Segment Open

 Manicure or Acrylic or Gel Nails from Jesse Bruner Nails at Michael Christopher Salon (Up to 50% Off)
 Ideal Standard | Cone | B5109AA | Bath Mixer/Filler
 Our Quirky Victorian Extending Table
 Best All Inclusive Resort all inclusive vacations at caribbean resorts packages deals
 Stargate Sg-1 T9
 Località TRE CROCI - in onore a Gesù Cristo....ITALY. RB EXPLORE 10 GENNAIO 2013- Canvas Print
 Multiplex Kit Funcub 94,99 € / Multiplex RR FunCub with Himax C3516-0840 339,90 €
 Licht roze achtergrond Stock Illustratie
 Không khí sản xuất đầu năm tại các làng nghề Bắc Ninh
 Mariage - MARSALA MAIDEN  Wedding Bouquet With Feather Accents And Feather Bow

Segment Closed
Segment Open

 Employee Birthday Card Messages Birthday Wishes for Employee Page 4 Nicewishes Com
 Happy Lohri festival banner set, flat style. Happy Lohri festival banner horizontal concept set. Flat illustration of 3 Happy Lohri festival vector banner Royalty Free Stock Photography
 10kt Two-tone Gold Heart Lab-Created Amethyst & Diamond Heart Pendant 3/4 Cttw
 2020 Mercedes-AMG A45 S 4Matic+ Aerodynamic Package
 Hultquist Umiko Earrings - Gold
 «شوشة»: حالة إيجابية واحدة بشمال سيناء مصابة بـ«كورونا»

Segment Closed
Segment Open

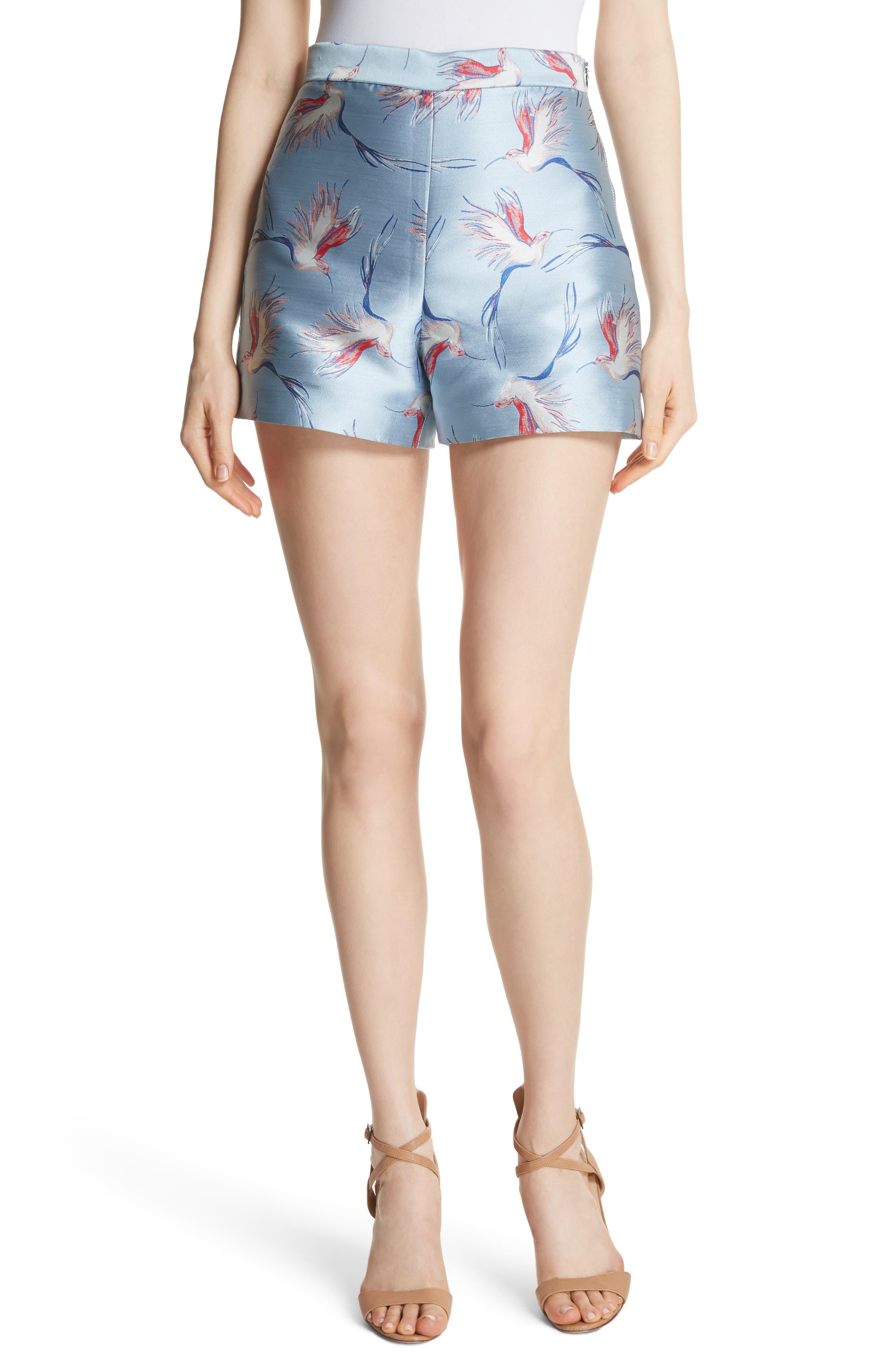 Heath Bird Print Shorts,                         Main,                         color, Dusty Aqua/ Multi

Segment Closed

**Work instructions:** Of the entries above, transcribe exactly those lines that fall between the line containing "Best All Inclusive" and the line containing "Không khí sản", together with those two lines.

**Response:**
 Best All Inclusive Resort all inclusive vacations at caribbean resorts packages deals
 Stargate Sg-1 T9
 Località TRE CROCI - in onore a Gesù Cristo....ITALY. RB EXPLORE 10 GENNAIO 2013- Canvas Print
 Multiplex Kit Funcub 94,99 € / Multiplex RR FunCub with Himax C3516-0840 339,90 €
 Licht roze achtergrond Stock Illustratie
 Không khí sản xuất đầu năm tại các làng nghề Bắc Ninh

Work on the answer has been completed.